● **Your task**: Every record that follows must be duplicated exactly, with images left out.

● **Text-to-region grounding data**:
■ ■ ■ ■
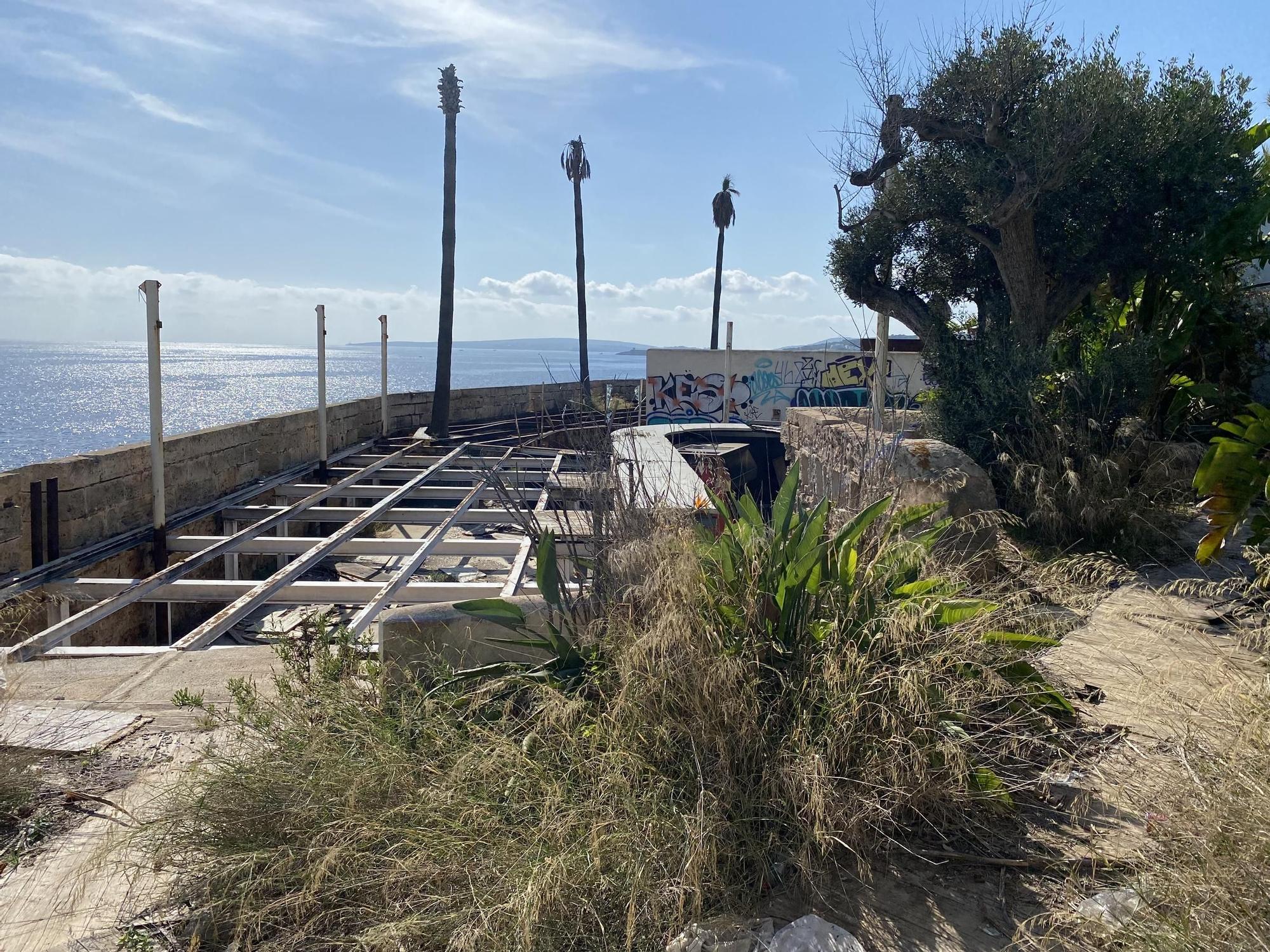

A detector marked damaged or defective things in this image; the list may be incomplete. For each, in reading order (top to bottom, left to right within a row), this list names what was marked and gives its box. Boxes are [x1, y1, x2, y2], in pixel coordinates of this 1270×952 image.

rusted metal framework [0, 424, 599, 665]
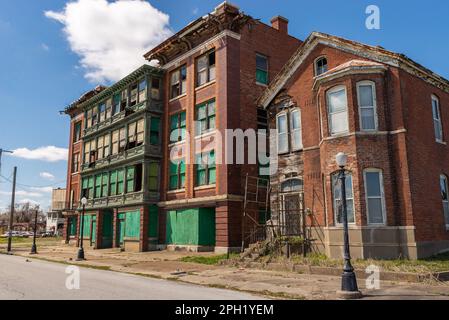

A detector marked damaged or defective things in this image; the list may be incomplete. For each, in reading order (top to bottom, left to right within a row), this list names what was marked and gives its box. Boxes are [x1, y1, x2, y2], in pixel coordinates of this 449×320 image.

damaged roof [258, 31, 449, 108]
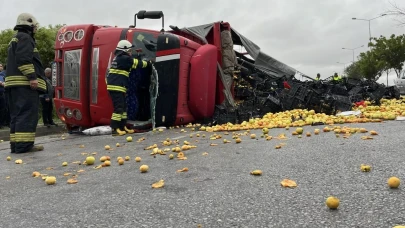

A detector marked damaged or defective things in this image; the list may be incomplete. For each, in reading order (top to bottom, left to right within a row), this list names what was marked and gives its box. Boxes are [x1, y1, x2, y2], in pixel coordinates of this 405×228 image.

overturned red truck [52, 10, 300, 132]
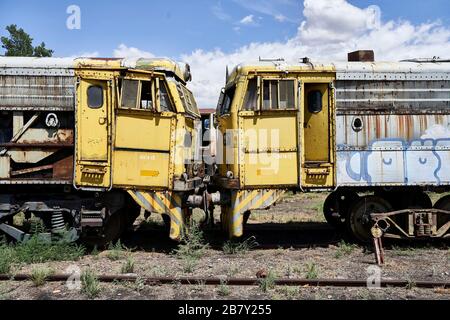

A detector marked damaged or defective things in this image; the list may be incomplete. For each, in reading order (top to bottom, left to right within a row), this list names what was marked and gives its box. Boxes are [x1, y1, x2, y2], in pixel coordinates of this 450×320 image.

broken window [87, 85, 103, 109]
broken window [121, 79, 139, 109]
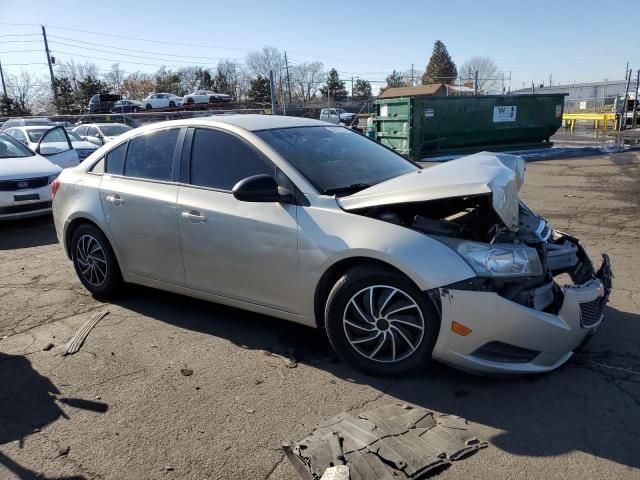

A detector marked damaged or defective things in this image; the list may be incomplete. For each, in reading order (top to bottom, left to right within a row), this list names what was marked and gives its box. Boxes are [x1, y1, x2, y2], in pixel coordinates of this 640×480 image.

crumpled hood [338, 152, 528, 231]
broken headlight [458, 244, 544, 278]
cracked bumper [432, 255, 612, 376]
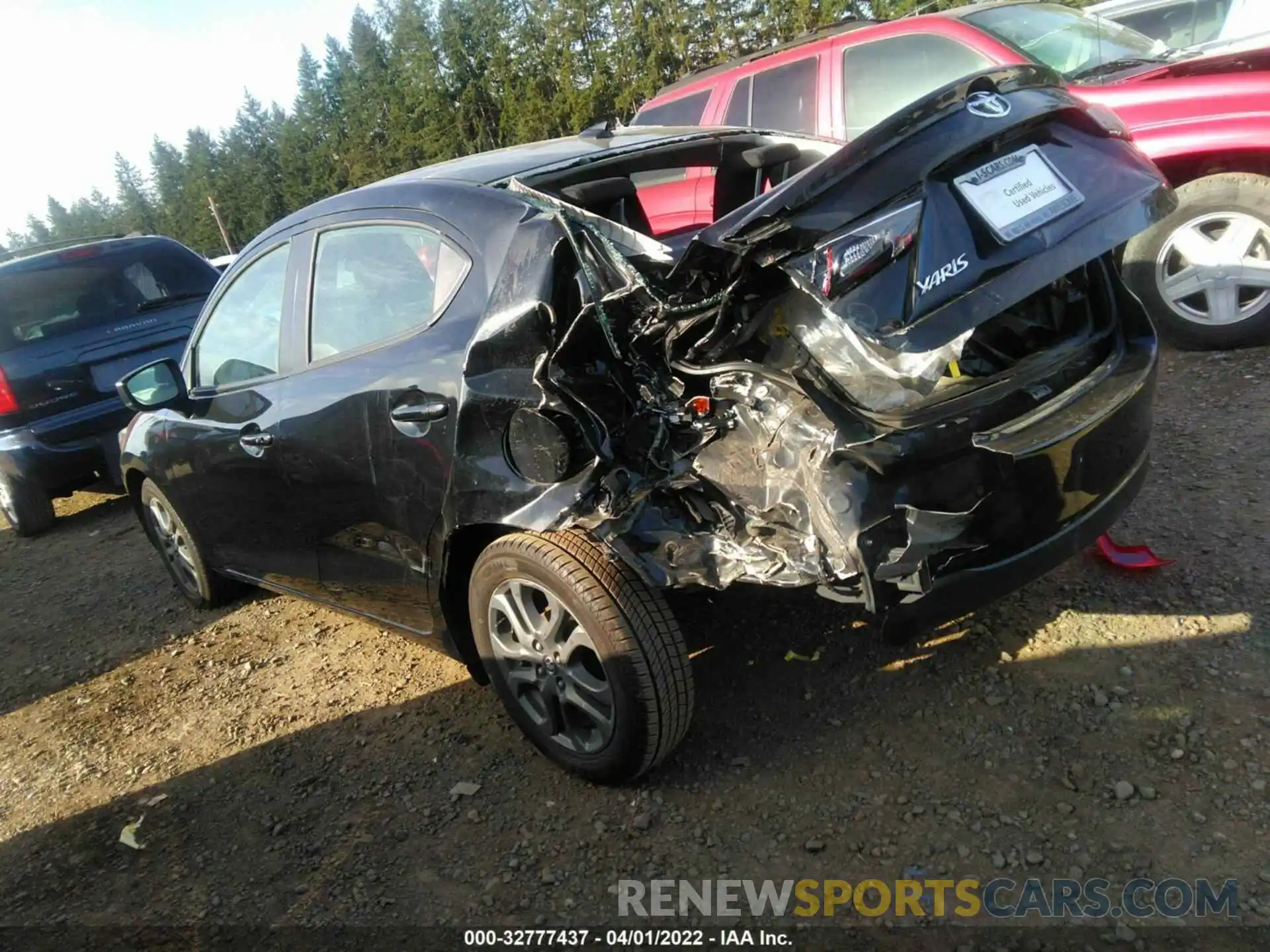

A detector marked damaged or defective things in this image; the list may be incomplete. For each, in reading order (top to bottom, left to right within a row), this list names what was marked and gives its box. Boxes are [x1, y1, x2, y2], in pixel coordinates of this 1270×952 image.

damaged black sedan [116, 67, 1168, 781]
crushed rear end of car [480, 67, 1173, 635]
broken taillight lens [782, 202, 924, 301]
■ ■ ■ ■
● **Your response**:
A detector marked damaged or defective things in this image; the list may be incomplete. For each, in reading order (top to bottom, left to right within a row), this list names what was marked and gives its box. Boxes are [x1, y1, x2, y2], in pixel coordinates of this 1270×952 image.

rusted metal framework [0, 424, 599, 665]

A detector marked damaged or defective things in this image; the list may be incomplete. For each, in reading order (top to bottom, left to right within a row), this list names what was marked and gives its box. Boxes are [x1, y1, x2, y2], in pixel coordinates of this 449×320 image.

damaged roof [258, 31, 449, 108]

A detector marked damaged or defective things in this image; the list may be incomplete. For each, in reading order (top to bottom, left to right within a row), this list names what was marked and gives its box. Boxes are [x1, y1, x2, y2], in pixel coordinates of this 405×228 image.

overturned red truck [52, 10, 300, 132]

A detector marked damaged or defective things in this image; the list may be incomplete. For each, in reading order (top to bottom, left to right within a row), this list names what was marked and gives its box. Boxes are [x1, y1, x2, y2], in pixel coordinates of this 450×320 image.

broken window [87, 85, 103, 109]
broken window [121, 79, 139, 109]

A detector marked damaged or defective things in this image; the list may be incomplete. For each, in reading order (top to bottom, left to right within a row), this list names what was marked and gives its box. Boxes are [x1, y1, x2, y2], in pixel coordinates of this 640×480 image.

crumpled hood [338, 152, 528, 231]
broken headlight [458, 244, 544, 278]
cracked bumper [432, 255, 612, 376]

A detector marked damaged or defective things in this image; the list may be incomplete. For each, in reading order (top to bottom, left to right within a row), this list names what was marked and gives its box. Boxes are [x1, y1, x2, y2], in pixel coordinates of this 1270×952 image.

damaged black sedan [116, 67, 1168, 781]
crushed rear end of car [480, 67, 1173, 635]
broken taillight lens [782, 202, 924, 301]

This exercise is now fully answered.